Пока журналист излагал цель своего посещения, писатель слушал, ничего не отвечая, и только изредка зорким взглядом посматривал на него; Патиссо, все более и более смущаясь, созерцал знаменитого человека.

Ему было лет сорок, не больше, он был среднего роста, довольно плотный, добродушный на вид. Лицо его (очень похожее на те, что встречаются на многих итальянских картинах XVI века), не будучи красивым пластически, отличалось характерным выражением силы и ума. Коротко подстриженные волосы торчком стояли над высоким лбом. Прямой нос был как бы срезан слишком поспешным ударом резца, верхняя губа затенена густыми черными усами; подбородок скрывала короткая борода. Взгляд черных глаз, подчас иронический, был проницателен; он говорил о неустанной работе мысли этого человека, который разглядывал людей, истолковывал их слова, анализировал жесты и обнажал сердца.

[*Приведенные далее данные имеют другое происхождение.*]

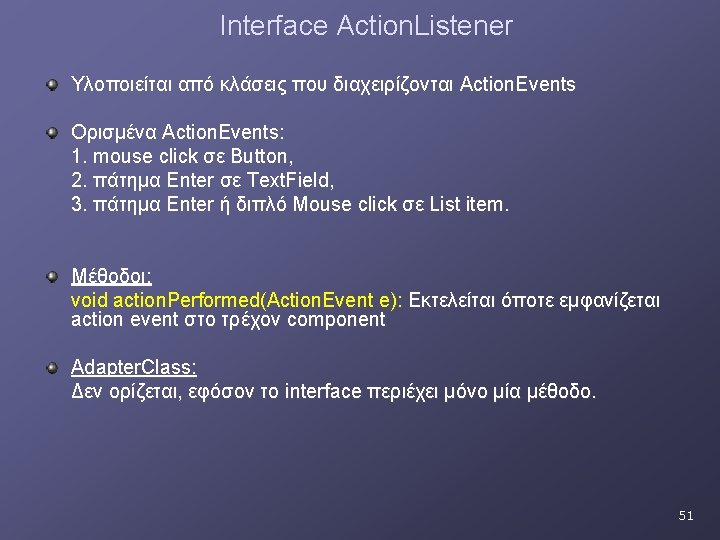 Interface ActionListener

Υλοποιείται από κλάσεις που διαχειρίζονται ActionEvents

Ορισμένα ActionEvents:
1. mouse click σε Button,
2. πάτημα Enter σε TextField,
3. πάτημα Enter ή διπλό Mouse click σε List item.

Μέθοδοι:
void actionPerformed(ActionEvent e): Εκτελείται όποτε εμφανίζεται action event στο τρέχον component

AdapterClass:
Δεν ορίζεται, εφόσον το interface περιέχει μόνο μία μέθοδο.

51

Его круглая, мощная голова хорошо подходила к имени — быстрому, краткому, в два слога, взлетающих в гулком звучании гласных.

Когда журналист изложил свое предложение, писатель ответил, что не хочет связывать себя обещанием, но что он подумает, да и кроме того, у него еще не вполне определился план книги. После этого он замолчал. Это означало, что прием окончен, и посетители, немного сконфуженные, поднялись. Но тут г-ну Патиссо страстно захотелось, чтобы знаменитый человек сказал ему хоть слово, хоть какое-нибудь слово, которое он мог бы повторять своим коллегам. И, набравшись духу, он пробормотал:

— О сударь, если бы вы знали, как я восхищаюсь вашими произведениями!

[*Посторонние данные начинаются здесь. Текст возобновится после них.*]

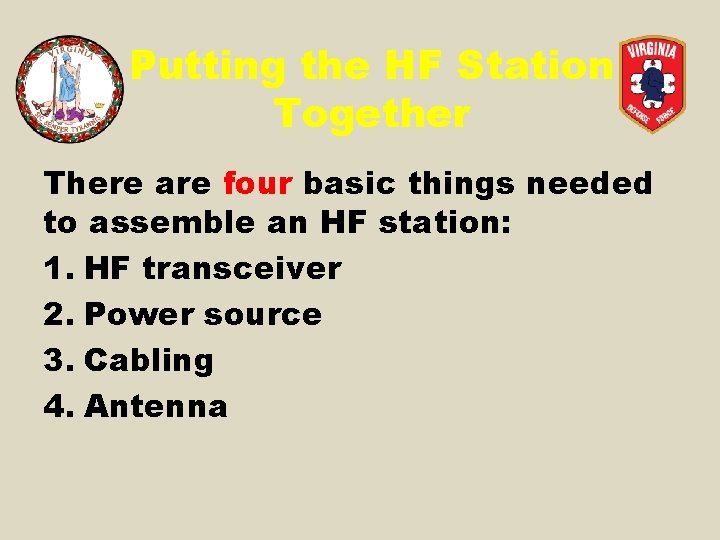 VIRGINIA
SIC SEMPER TYRANNIS

Putting the HF Station Together

VIRGINIA
DEFENSE FORCE

There are four basic things needed to assemble an HF station:

1. HF transceiver

2. Power source

3. Cabling

4. Antenna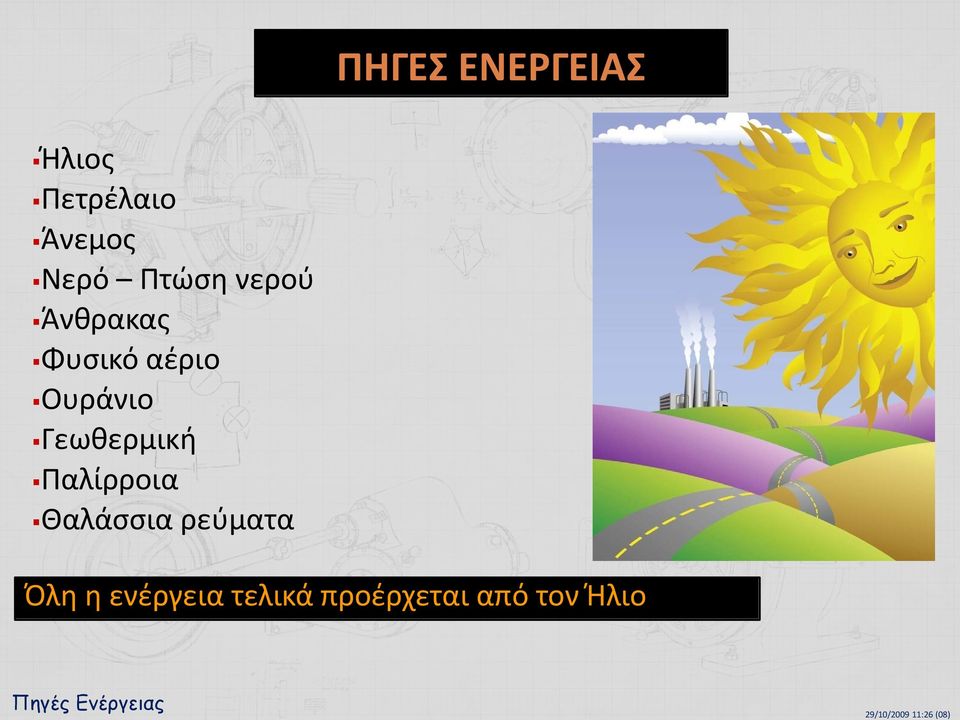 ΠΗΓΕΣ ΕΝΕΡΓΕΙΑΣ

▪Ήλιος
▪Πετρέλαιο
▪Άνεμος
▪Νερό – Πτώση νερού
▪Άνθρακας
▪Φυσικό αέριο
▪Ουράνιο
▪Γεωθερμική
▪Παλίρροια
▪Θαλάσσια ρεύματα

Όλη η ενέργεια τελικά προέρχεται από τον Ήλιο

Πηγές Ενέργειας

29/10/2009 11:26 (08)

Писатель поклонился, но ничего не ответил. Патиссо, осмелев, продолжал:

— Для меня такая честь говорить сегодня с вами!

Писатель поклонился еще раз, но сухо и нетерпеливо. Патиссо заметил это, растерялся и добавил, пятясь:

— Какой... ве... ве... великолепный дом!

И тут в равнодушном сердце писателя проснулось чувство собственника: улыбаясь, он распахнул окно, чтобы показать открывавшийся из него вид. Широкие дали простирались вплоть до Триеля, Пис-Фонтэна, Шантелу, до высот Отри, Сены — насколько хватал глаз. Восхищенные посетители рассыпались в похвалах, и перед ними тут же открылся доступ в дом. Им показали все, вплоть до изящной кухни, где стены и даже потолок были выложены фаянсовыми изразцами с голубым узором, возбуждавшими удивление крестьян.

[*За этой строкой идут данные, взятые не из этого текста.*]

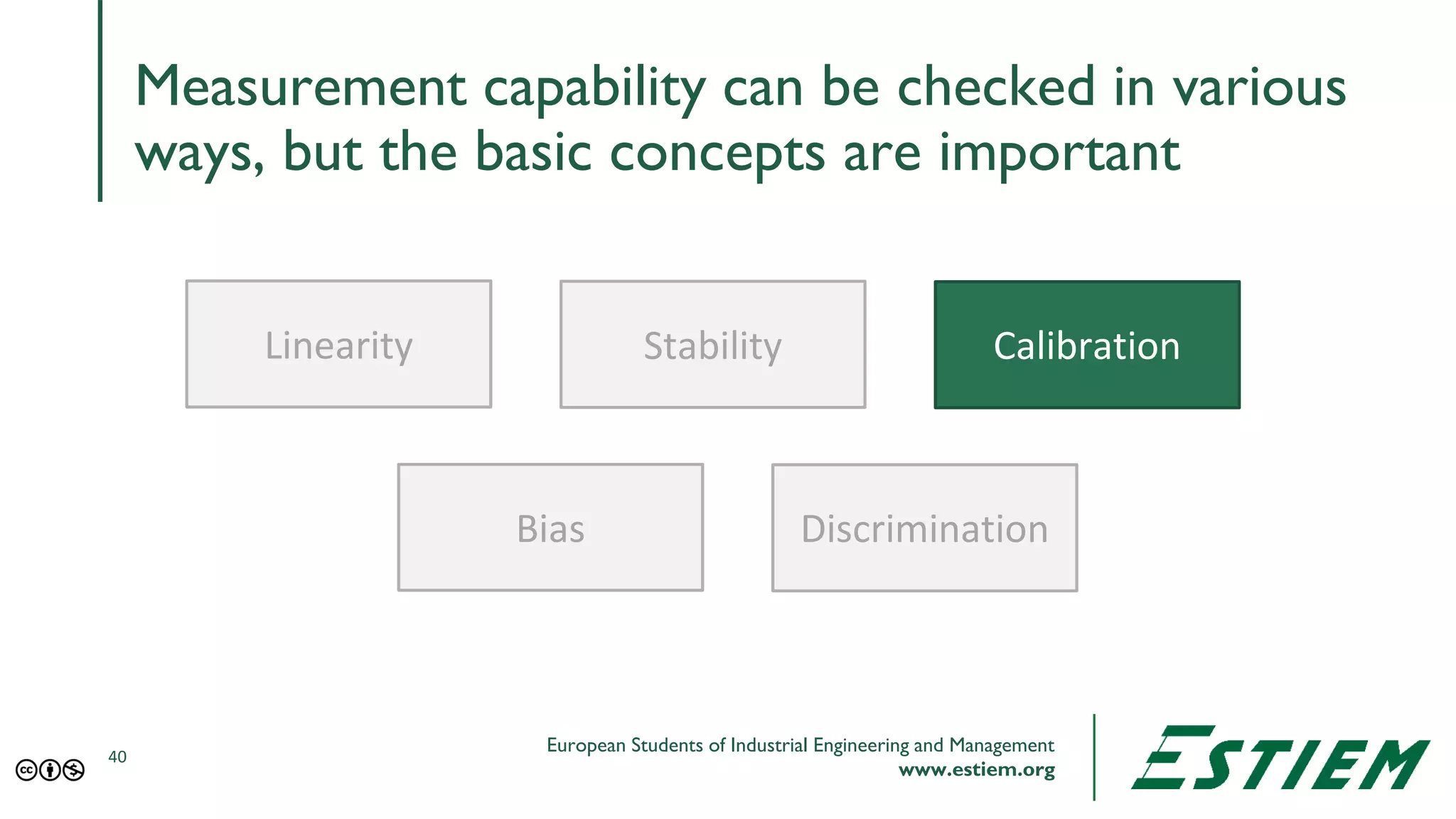 Measurement capability can be checked in various ways, but the basic concepts are important

Linearity

Stability

Calibration

Bias

Discrimination

40

European Students of Industrial Engineering and Management
www.estiem.org

ESTIEM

— Как вы купили этот дом? — спросил журналист.

Писатель рассказал, что, подыскивая дачу на лето, он случайно наткнулся на маленький домик, примыкавший к новому зданию; его отдавали за несколько тысяч франков, за безделицу, почти даром. Писатель тут же купил его.

— Но все, что вы к нему пристроили потом, должно быть, обошлось недешево?

Писатель улыбнулся:

— Да, стоило это немало.

Посетители удалились.

Журналист, взяв Патиссо под руку, рассуждал:

— У каждого генерала есть свое Ватерлоо, у каждого Бальзака свое Жарди[2], и каждый художник, живущий за городом, в глубине души — собственник.

Они сели в поезд на станции Вилен. В вагоне Патиссо особенно громко произносил имена знаменитого художника и великого писателя, как будто это были его друзья. Он даже старался намекнуть, что завтракал с одним и пообедал у другого.

вернуться

2

Жарди — поместье в окрестностях Парижа, непродолжительное время принадлежавшее Бальзаку и проданное им из-за связанных с ним больших расходов.